Parts of the exercise
a: From the notes on extending human vision, write out the part that opens with the words containing "Telescopes help us" and closes with "and its image.".
b: According to the notes on extending human vision, what is placed inside binoculars to shorten the telescopes?

|Science Focus Topic 5 Notes: Extending Human Vision||| Print ||
Tools have been developed, to extend our vision, enabling us to see tiny micro-organisms, far-off distances
and the vast reaches of outer space.
Telescopes help us to see distant objects more clearly.
The lens in a refracting telescope and the mirror in a reflecting telescope collect as much light
as possible from distant objects. These collectors then focus the light into an image. The further
away the image is from the lens, or the mirror, the greater the magnification. For the greatest magnification
the telescope needs to have as large a distance as possible between the object being viewed and its image.
Binoculars are actually two reflecting telescopes mounted side by side. In binoculars, the telescopes are shortened by placing prisms inside, which serve as plane mirrors. In this way, the light entering the binoculars can be reflected back and forth inside a short tube.
Microscopes, Telescopes and Scientific Knowledge
A magnifying glass is a very simple microscope, which typically magnifies about 10 times. In 1676, a Dutch scientist, Anton Van Leeuwenhock used a simple convex lens to view bacteria (magnified about 280 times). Compound microscopes (as you learned in Unit 1) have an objective lens that forms a real image of the object, which is then magnified by an eyepiece lens. Usually more than one objective and eyepiece lens are used to increase the magnification and improve the sharpness of the image.

(Phrase grounding data)
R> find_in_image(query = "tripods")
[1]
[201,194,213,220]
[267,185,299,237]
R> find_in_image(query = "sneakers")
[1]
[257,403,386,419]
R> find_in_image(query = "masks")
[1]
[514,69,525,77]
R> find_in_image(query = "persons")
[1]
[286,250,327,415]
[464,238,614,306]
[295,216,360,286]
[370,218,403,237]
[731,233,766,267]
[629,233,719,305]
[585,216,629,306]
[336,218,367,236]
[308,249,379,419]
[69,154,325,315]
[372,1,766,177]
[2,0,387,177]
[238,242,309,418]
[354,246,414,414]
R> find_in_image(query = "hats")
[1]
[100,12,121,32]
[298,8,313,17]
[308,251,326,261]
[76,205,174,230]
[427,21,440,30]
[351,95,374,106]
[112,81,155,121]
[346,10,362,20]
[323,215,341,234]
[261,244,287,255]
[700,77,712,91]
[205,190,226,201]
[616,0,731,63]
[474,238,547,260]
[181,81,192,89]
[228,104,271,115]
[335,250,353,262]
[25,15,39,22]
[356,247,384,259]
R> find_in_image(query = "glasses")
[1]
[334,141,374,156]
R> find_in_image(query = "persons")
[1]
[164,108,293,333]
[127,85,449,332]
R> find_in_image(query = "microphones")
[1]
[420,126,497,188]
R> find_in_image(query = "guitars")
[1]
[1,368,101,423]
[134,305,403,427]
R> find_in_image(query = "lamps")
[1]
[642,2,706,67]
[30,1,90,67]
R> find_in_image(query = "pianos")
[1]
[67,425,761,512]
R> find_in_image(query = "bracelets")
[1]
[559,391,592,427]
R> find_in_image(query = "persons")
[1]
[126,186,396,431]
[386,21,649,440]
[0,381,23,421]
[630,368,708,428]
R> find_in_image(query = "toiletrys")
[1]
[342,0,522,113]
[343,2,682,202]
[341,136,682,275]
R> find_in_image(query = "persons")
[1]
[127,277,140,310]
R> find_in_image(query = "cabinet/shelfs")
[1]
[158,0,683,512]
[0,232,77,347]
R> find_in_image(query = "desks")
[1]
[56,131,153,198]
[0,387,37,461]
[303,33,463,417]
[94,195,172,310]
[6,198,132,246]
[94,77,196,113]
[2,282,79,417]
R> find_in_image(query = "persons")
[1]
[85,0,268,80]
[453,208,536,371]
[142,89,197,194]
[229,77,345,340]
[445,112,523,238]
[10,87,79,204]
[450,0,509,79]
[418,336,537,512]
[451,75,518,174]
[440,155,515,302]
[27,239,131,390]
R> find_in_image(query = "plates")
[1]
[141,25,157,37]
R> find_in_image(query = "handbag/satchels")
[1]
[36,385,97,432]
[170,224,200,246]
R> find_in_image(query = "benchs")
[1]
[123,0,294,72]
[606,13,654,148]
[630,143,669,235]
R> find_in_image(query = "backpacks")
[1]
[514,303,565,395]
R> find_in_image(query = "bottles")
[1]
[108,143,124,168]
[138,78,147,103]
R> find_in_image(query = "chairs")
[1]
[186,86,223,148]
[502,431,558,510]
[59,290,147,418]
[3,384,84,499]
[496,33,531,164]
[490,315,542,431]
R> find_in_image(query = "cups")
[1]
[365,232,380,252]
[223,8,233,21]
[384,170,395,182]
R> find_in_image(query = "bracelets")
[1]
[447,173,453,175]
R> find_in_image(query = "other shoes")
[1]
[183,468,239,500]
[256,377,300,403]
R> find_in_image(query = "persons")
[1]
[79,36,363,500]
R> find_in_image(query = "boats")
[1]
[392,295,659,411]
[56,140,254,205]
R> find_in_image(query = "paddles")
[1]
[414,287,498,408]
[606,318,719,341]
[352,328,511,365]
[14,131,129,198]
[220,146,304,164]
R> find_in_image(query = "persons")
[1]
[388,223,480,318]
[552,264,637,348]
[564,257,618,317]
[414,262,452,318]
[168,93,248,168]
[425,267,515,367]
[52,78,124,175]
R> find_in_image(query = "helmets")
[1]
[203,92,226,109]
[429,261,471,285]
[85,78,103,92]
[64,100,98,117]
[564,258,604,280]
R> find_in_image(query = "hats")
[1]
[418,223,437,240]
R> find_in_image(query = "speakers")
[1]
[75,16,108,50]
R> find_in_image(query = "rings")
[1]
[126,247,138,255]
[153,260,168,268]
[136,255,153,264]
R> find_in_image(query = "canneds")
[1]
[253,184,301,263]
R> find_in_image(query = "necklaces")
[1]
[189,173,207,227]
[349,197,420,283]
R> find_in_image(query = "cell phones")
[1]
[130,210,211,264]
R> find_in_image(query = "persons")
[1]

Responses to the tasks
a:
Telescopes help us to see distant objects more clearly.
The lens in a refracting telescope and the mirror in a reflecting telescope collect as much light
as possible from distant objects. These collectors then focus the light into an image. The further
away the image is from the lens, or the mirror, the greater the magnification. For the greatest magnification
the telescope needs to have as large a distance as possible between the object being viewed and its image.

b: Prisms, which serve as plane mirrors.